Levi erhob skeptisch seine Augenbraue. „Aber, du wolltest doch, dass deine Kollegen... "

„Ja, ich weiß!", unterbrach ich ihn, als es mir wieder einfiel. „Trotzdem, ist mir das Ganze zu viel."

Levi zuckte mit den Schultern. „Dann gehen wir eben zu dir nach Hause."

„Kannst du mir vorher meine Frage beantworten?", wollte ich wissen und lief zügig hinter Levi her zur Bushaltestelle. „Ich erinnere mich nicht, dir gesagt zu haben, wo mein Arbeitsplatz ist."

„Ich bin dein Vertragspartner", erklärte er selbstverständlich, sodass es mir eiskalt über den Rücken lief. „Natürlich habe ich Zugang zu gewissen Akten. Aber mach dir keine Sorgen, ich habe nur das Wesentliche überprüft - deinen Arbeitsplatz, deine Freunde und Kollegen. Doch dieser Erwin ist mir unbekannt."

„Lass solchen Stalker-Scheiß", konterte ich und schüttelte angewidert den Kopf. „Das ist gruselig."

„Ich habe nur einen Teil deines ersten Wunsches erfüllt. Ich habe dir geraten, solche Lügen zulassen", brummte Levi und verschränkte die Arme vor der Brust, während wir auf den Bus warteten.

„Stell dich bitte nicht meinen Freunden vor", seufzte ich. „Betrunken habe ich nicht bedacht, wie unangenehm das ist."

„Du warst auch nicht aufnahmefähig. Diesbezüglich habe ich dir nicht erklärt, dass es ein Zeitfenster von achtundvierzig Stunden gibt, um einen Wunsch zu ermöglichen."
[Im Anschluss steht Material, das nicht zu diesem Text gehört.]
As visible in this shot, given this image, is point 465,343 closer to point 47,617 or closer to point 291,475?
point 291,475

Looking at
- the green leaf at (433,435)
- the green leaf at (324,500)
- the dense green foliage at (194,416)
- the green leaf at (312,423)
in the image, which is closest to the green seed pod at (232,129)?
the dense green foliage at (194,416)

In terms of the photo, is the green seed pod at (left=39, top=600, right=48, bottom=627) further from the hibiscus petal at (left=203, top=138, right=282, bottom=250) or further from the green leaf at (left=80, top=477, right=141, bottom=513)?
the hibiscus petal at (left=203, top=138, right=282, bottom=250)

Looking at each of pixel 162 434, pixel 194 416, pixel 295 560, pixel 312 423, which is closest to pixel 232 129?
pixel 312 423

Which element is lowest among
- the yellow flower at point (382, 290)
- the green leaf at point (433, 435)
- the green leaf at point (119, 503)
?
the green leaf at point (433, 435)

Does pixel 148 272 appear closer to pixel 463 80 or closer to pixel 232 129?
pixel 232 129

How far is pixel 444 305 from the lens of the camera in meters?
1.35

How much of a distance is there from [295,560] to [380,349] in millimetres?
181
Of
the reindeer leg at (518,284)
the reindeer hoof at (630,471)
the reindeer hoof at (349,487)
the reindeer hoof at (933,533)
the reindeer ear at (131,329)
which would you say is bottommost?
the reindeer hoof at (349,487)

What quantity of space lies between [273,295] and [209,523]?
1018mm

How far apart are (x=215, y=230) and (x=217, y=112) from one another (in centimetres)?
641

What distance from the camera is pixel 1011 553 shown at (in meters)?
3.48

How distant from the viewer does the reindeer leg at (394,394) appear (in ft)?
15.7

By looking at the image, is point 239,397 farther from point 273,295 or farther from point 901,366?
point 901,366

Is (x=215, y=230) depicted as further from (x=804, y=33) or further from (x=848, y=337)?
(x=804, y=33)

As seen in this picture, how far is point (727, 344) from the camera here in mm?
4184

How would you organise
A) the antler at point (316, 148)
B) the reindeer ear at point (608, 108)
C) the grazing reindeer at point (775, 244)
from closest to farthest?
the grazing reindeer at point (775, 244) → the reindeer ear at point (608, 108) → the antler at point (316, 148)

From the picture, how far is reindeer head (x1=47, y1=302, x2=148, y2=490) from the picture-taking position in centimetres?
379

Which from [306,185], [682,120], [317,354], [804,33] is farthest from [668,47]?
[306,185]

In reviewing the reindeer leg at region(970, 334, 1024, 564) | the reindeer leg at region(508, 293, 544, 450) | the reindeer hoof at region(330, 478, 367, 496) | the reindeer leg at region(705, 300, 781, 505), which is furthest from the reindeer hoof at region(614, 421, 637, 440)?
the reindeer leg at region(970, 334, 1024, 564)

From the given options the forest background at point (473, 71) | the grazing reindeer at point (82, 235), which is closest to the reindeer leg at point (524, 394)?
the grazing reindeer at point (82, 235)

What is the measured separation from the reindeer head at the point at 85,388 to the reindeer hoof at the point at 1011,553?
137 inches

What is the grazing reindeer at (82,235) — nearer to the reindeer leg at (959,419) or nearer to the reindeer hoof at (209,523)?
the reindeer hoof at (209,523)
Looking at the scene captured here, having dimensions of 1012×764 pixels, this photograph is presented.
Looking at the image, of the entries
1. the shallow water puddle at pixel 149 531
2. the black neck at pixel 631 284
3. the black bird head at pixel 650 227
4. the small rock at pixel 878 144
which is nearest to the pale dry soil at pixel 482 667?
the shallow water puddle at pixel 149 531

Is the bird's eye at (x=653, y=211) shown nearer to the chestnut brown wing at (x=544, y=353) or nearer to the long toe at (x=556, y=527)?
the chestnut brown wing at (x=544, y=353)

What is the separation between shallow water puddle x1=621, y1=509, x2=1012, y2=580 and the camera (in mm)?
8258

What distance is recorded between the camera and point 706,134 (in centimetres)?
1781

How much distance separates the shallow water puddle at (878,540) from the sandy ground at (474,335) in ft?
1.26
„Passiert denn was Schlimmes, wenn diese Stunden vorbei sind?"

„Fünf fehlgeschlagene Wünsche und ich kann dir deinen eigentlichen Wunsch nicht mehr erfüllen. Unser Vertrag würde sich aufheben. Ganz einfach", erklärte Levi.

„Zählt dieser Wunsch mit rein?"

Ausdruckslos tippte Levi mit seinem Zeigefinger in die Luft und ich erinnerte mich an das Display. „Da ein Teil des Wunsches innerhalb der achtundvierzig Stunden erfüllt wurde, gilt das nicht als Fehlschlag. Jedenfalls ist nichts protokolliert."

„Würdest du diese Geste bitte in der Öffentlichkeit lassen? Die Leute gucken schon!"

„Dafür haben sie ja Augen«, murmelte er unbeeindruckt. ,,Soll ich das Display sichtbar..."

„Nein! Ich möchte nach Hause. Da kannst du mir alles erklären."